Objective 1: Translate into Spanish this sentence from the college admissions text: "I have animosity towards the whole process."
Objective 2: Write out the passage of the college admissions text word for word, starting at "How is this" and ending at "my kid did.".

Text:
BEGIN
How is this personal?
There’s one school where I take it personally. The school that made us fill out extensive financial aid applications - my ex husband even had to pay his accountant to fill it out. And then we got a waitlist - for a kid who is well above their 75th% for numbers. And, it’s a school I never liked, but my kid did.
The rest I just have generalized animosity for. I have animosity towards the whole process.
@Trixy34 We were filling out the 13th and 14th extra pieces of financial info for Northeastern - (including multi-page ‘Business and Farm’ forms) two days before a rejection from them - and even had more contact from the financial department AFTER the rejection! lol
Yeah, see? Isn’t that aggravating? Are they need aware? I’m talking about Colgate - yes, you Colgate, who I did not realize was need-aware. That’s my fault. And, while we would have been full pay, they very well could have looked at our application and figured we were merit hunting, and they would have been right. Or, maybe they thought he wasn’t a fit, and the might have been kind of right there too because we visited in summer and his only impression of the student body was the tour guide. But he really liked the school a lot, and so there was a chance S19 and I would have talked his Dad into paying full freight had he been admitted. But once he was waitlisted, it was over for Colgate in his eyes.
At many suburban schools, the students themselves are highly aware of and invested in the process, even if the parents are not. Parental reassurances don’t always matter too much in the face of substantial peer pressure. I would appreciate it if colleges would be a bit more honest- they are seeking well qualified students who fulfill an institutional need, that is all. Yes, it is good for students to develop a thick skin and learn to handle rejection, but I too find the American process just odious-an enormous waste of time, money and effort compared to other countries, with not demonstrably better results.
END
Provided information:
BEGIN
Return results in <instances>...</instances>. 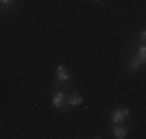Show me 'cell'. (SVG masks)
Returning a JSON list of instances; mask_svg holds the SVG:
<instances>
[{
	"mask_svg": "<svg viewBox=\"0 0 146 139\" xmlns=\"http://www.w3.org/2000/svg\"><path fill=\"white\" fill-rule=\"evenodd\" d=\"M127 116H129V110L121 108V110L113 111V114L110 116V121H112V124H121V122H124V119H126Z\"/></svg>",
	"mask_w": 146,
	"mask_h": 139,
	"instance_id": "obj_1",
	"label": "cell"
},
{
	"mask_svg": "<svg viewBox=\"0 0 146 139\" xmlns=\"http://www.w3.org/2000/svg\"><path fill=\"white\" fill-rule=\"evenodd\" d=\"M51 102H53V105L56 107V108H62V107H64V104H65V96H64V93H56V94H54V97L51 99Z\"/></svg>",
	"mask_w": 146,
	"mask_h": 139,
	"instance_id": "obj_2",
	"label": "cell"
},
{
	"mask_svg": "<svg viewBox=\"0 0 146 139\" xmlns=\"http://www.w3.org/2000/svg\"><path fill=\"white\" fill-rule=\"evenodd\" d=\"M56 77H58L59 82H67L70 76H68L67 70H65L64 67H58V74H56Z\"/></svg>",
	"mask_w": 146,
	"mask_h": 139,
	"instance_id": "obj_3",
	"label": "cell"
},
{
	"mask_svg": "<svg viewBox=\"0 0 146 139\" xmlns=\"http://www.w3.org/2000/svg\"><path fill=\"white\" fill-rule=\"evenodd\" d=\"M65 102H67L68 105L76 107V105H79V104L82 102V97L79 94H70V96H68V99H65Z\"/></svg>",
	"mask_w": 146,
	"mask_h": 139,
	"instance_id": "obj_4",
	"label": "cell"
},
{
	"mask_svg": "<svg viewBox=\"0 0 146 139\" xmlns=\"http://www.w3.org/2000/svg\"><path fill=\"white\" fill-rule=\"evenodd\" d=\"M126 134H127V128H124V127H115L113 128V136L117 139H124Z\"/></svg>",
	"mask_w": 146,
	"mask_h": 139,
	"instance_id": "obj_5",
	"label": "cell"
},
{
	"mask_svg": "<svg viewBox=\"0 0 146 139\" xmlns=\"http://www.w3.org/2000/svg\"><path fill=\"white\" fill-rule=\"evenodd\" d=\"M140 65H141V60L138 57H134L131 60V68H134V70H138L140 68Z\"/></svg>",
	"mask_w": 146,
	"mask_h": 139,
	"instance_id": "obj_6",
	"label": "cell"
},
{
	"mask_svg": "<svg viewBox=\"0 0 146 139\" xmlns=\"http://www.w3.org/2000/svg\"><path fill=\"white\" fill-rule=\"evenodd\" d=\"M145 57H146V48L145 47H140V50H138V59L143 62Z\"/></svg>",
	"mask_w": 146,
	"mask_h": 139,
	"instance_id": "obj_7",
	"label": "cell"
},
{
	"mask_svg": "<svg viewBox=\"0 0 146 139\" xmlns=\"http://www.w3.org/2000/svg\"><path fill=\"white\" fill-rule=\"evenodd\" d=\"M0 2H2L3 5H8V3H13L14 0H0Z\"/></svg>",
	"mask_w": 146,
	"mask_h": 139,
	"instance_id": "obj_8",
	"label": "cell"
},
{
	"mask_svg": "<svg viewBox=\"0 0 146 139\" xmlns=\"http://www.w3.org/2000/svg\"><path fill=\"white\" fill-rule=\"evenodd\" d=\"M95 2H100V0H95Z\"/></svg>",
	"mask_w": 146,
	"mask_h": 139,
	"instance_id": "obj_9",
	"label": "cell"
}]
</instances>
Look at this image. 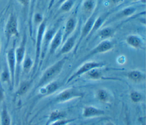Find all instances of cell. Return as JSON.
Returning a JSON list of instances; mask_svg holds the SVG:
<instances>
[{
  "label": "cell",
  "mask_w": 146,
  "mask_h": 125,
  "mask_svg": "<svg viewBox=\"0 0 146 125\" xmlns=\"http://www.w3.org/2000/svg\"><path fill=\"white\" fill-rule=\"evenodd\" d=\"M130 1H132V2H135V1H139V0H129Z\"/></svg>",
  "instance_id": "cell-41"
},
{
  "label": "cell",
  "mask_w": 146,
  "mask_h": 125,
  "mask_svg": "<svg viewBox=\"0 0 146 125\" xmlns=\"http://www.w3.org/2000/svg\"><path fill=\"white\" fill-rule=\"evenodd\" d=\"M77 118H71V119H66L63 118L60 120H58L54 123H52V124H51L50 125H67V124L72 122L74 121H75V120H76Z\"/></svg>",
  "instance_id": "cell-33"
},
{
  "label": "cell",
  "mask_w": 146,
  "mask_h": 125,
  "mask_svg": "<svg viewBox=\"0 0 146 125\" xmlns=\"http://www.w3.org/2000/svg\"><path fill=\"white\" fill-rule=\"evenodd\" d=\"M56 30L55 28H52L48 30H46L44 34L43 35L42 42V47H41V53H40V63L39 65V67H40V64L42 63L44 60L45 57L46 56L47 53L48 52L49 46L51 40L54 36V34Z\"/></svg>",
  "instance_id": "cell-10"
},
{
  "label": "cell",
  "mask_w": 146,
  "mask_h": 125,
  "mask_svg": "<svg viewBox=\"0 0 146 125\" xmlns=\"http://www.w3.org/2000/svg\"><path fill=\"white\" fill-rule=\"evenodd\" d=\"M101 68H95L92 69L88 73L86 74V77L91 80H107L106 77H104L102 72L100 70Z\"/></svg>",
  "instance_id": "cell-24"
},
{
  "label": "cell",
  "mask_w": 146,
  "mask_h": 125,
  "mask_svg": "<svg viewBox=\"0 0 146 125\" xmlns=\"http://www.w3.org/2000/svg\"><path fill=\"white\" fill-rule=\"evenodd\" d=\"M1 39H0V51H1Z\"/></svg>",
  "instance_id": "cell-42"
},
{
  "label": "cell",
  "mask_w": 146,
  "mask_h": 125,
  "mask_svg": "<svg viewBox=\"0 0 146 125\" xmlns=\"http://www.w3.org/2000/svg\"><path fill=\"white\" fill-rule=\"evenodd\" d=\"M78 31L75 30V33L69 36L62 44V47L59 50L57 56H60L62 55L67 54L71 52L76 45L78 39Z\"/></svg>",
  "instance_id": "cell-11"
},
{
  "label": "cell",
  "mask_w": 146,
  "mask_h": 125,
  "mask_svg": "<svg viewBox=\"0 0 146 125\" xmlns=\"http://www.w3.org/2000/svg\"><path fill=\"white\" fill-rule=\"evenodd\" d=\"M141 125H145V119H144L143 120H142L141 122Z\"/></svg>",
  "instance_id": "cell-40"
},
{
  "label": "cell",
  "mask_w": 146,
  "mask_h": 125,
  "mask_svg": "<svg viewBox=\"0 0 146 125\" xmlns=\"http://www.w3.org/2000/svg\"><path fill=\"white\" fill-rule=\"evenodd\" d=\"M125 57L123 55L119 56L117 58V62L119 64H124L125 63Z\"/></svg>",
END
Task solution 1: Siento animosidad hacia todo el proceso.

Task solution 2:
How is this personal?
There’s one school where I take it personally. The school that made us fill out extensive financial aid applications - my ex husband even had to pay his accountant to fill it out. And then we got a waitlist - for a kid who is well above their 75th% for numbers. And, it’s a school I never liked, but my kid did.